* [YOUR INSTRUCTIONS] Write the next part of the Super Bowl halftime show oral history below, starting right after its last line.

* [PROVIDED TEXT]
Beindorff: Really, the whole strategy behind the Super Bowl partnership was to launch a campaign around the fact that people were switching from sugary drinks like Pepsi to Diet Coke. It was intended for Diet Coke to surpass Pepsi as the number two drink.

Gonzalez: I first heard it as a rumor: “We might do it in 3-D.” I was excited about the idea, but wondered, “How would we do that?”

II. ELVIS PRESTO


In the summer of 1988, Witkowski had no idea Coca-Cola would come in at virtually the last minute with their 3-D promotion. Instead, he and Steeg tried to hammer out what his stadium-sized magic show was going to look like.

Jack Barkla (Production Designer): I think Dan initially had the idea of a 1950s retro drive-in theater, with dancers carrying picnic baskets onto the field. They’d sit down and pull a ripcord in the basket that would turn them into inflatable cars.

Witkowski: We knew we were going to have a magic theme. Whether it was contemporary or Medieval was all flexible during the presentation. The whole 1950s thing was pretty big at the time. Baby Boomers were trying to relive their youth, so we hooked on that.

Steeg: These things evolve on a daily basis. Whatever we discussed at the pitch meeting wasn’t what wound up happening. There is no, “This is what it is.”

Crawled caption data
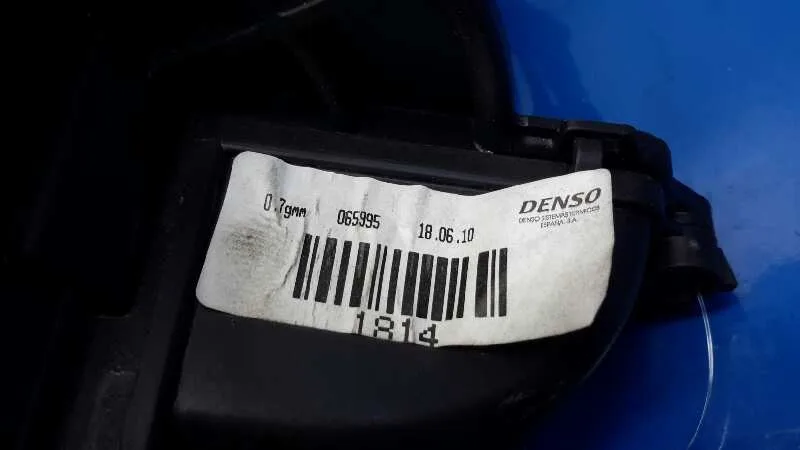 Motor Calefaccion para Citroën Berlingo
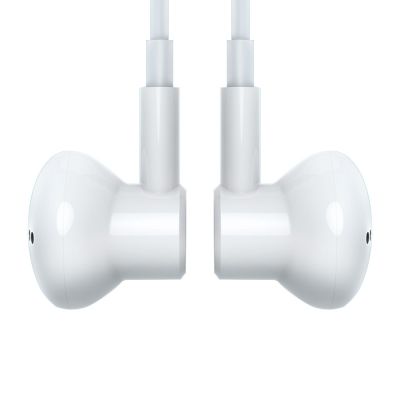 For Iphone 8 Ear Speakers For Android Earbuds Stereo Headphone And Noise Isolating With Mic Wired Earphone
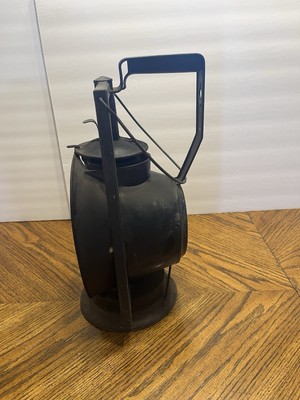 Vtg Antique Early 1900s Dietz ACME Inspector Lamp Railroad Lantern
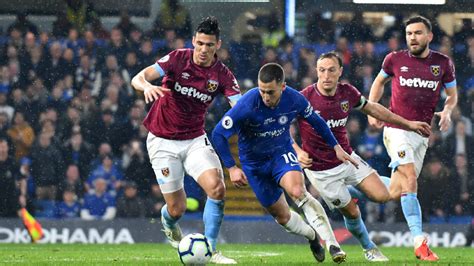 I am in tears even reading this. Chelsea vs West Ham Utd.: Magnificent Hazard leads Chelsea ...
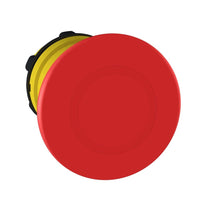 Testa pulsante a fungo arresto di emergenza 22 Schneider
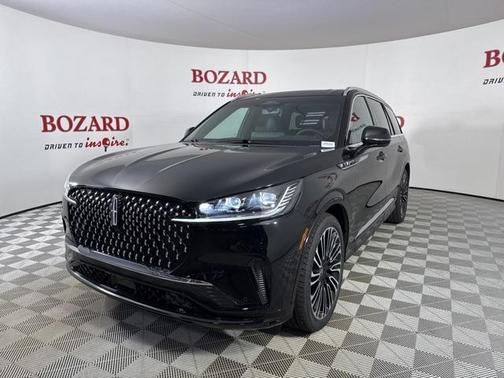 2025 Lincoln Aviator Black Label AWD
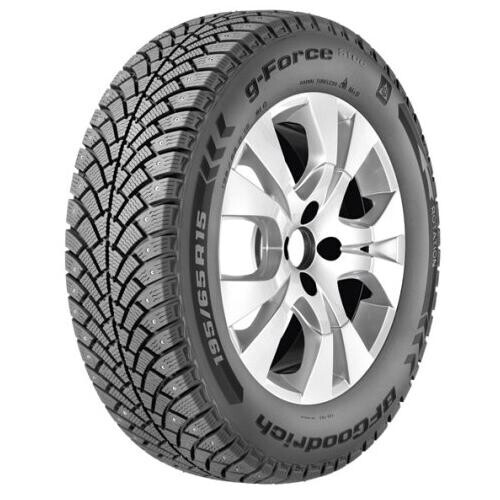 Шина Bfgoodrich G-Force Stud 225/45R17 94Q Шина Bfgoodrich G-Force Stud 225/45R17 94Q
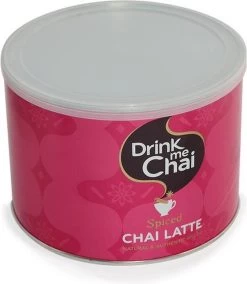 Drink Me Chai - Spiced Chai Latte - 1KG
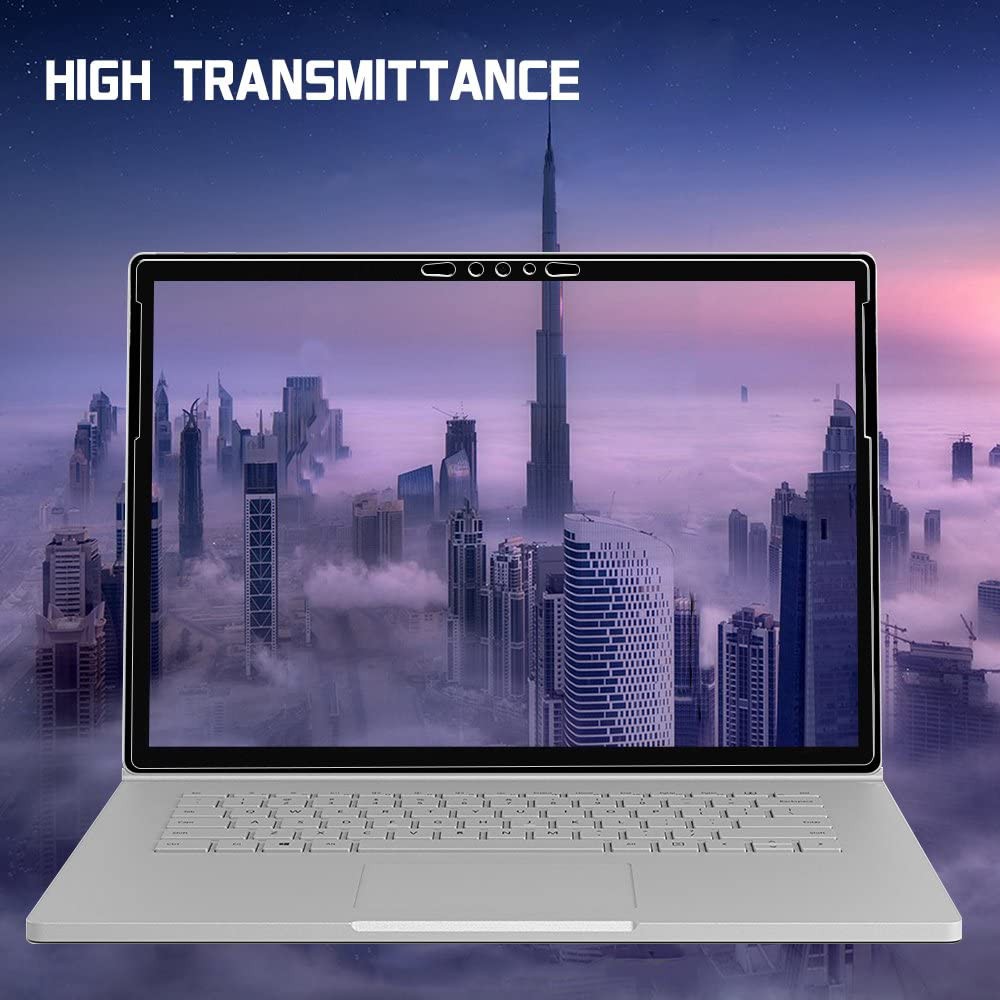 Kính Cường Lực Glass M cho Surface Book 1 , 2 , 3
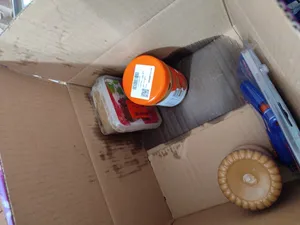 تجریه خرید حلوا ارده با شیره انگور شیررضا - 372 گرم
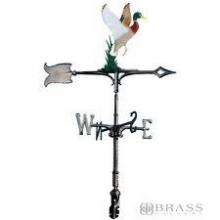 Whitehall 03072 - 30" DUCK WEATHERVANE ROOFTOP COLOR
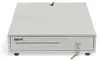 iggual IRON-10W, Elektronische Geldschublade, Metall, Weiß, Produktbild-Vorschau 8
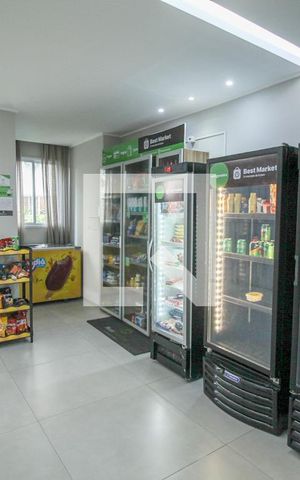 Apartamento à venda com 40m², 2 quartos e sem vaga Apartamento à venda com 40m², 2 quartos e sem vagaÁrea comum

* [ANSWER BELOW]
Barkla: There was also something to do with pizza, large colorful slices of pizza being moved around by various people.

Witkowski: There was another illusion where the concept was, as everyone came into the stadium, we were going to take a Polaroid picture that would be developed by the time they got to their seats. At random, one was going to be selected, brought down to the field, and asked to hold up their photo. Everyone else held up a card under their seat, and the whole audience would form a pictogram of the audience member selected. But we realized we didn’t have time to bring people down to the stadium floor for the pictures.    

Steeg: Everything about it was big. I remember we had a press conference at the Grand Hyatt Hotel in New York to announce it, which was unusual. No one had ever announced a halftime show before.  

Coca-Cola

Witkowski: For some reason, we had Oscar-Mayer around. They came forward and wanted to supply lunch for all of the dancers. As a kind of joke, I said, “Okay, but I want to ride shotgun in the Wienermobile.” Sure enough, it showed up.

Witkowski would eventually settle on a trick that involved the audience using an “Applause-o-Meter” to pick one of four giant cards in the stadium, with the selected card's edges made up of held-up seat cushions. What he needed now was a master of ceremonies—someone to guide the audience and lead the melody of classic pop songs.

Steeg: Elvis Presto, yes. We felt it was a novel thing that got a lot of play. Who is he? What is he?

Witkowski: It was divine inspiration. [Laughs] I think once we settled on the 1950s music, it was natural to make Elvis Presley the lead magician. It was a nice play on words. We also had the Magic Wandas, who were his back-up singers.

Barkla: I had nothing to do with that.

Witkowski: We cast a guy who had played Elvis on Broadway. He had a very good look and had the moves down. Alex Cole, who had been a back-up dancer on Solid Gold, was his choreographer. And he wouldn’t have to sing. That was all prerecorded in New York.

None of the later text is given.